## DIRECTIVE
List each line in the records that contains the string "separation".

## DATA SECTION

######

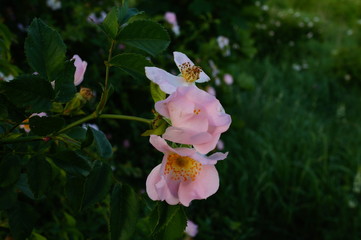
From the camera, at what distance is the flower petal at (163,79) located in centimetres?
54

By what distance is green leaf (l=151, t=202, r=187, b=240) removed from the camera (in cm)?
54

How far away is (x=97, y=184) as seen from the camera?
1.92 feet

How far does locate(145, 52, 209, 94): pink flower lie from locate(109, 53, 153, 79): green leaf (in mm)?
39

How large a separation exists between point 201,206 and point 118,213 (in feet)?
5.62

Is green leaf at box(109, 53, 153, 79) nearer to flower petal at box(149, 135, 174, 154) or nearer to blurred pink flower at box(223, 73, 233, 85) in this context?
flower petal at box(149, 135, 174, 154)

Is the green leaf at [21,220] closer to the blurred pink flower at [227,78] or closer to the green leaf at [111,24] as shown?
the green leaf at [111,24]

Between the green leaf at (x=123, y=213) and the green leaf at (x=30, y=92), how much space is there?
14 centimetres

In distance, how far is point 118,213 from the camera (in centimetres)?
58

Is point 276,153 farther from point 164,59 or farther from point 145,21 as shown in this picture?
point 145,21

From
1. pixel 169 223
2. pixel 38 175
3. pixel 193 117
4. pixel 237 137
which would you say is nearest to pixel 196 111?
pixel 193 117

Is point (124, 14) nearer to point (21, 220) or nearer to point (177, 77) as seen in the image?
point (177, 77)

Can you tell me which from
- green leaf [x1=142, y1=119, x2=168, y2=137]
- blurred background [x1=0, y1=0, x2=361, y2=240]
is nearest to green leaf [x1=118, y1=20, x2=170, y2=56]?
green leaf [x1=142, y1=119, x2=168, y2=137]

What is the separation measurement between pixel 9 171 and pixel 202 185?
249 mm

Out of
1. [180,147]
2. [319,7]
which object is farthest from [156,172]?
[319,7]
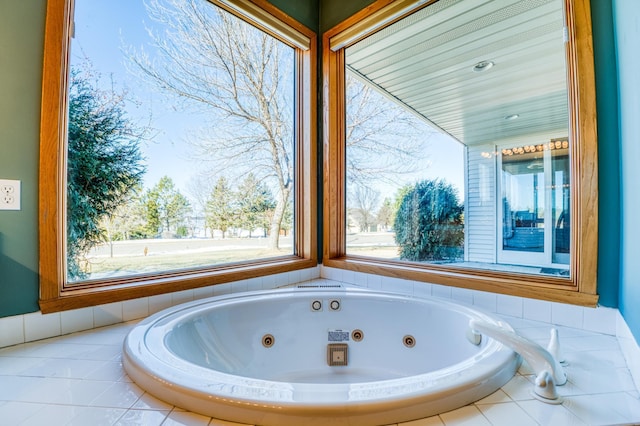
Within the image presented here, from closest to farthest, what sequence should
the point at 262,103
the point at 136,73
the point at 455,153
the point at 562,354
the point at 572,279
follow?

######

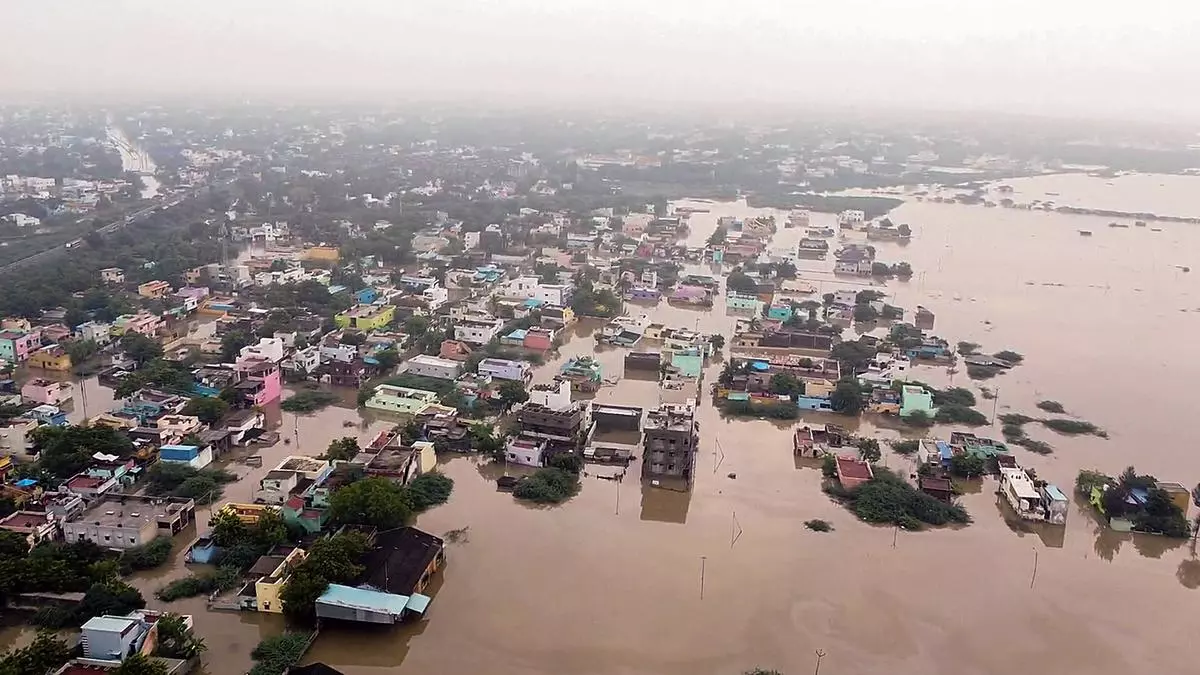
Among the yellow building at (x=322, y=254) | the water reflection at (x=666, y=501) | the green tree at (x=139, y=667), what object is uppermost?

######

## COMPLETED TASK
How large a separation exists between point 201,206 and point 118,213 (in feet)?
What is the separation measurement between pixel 9 171 and pixel 202 185?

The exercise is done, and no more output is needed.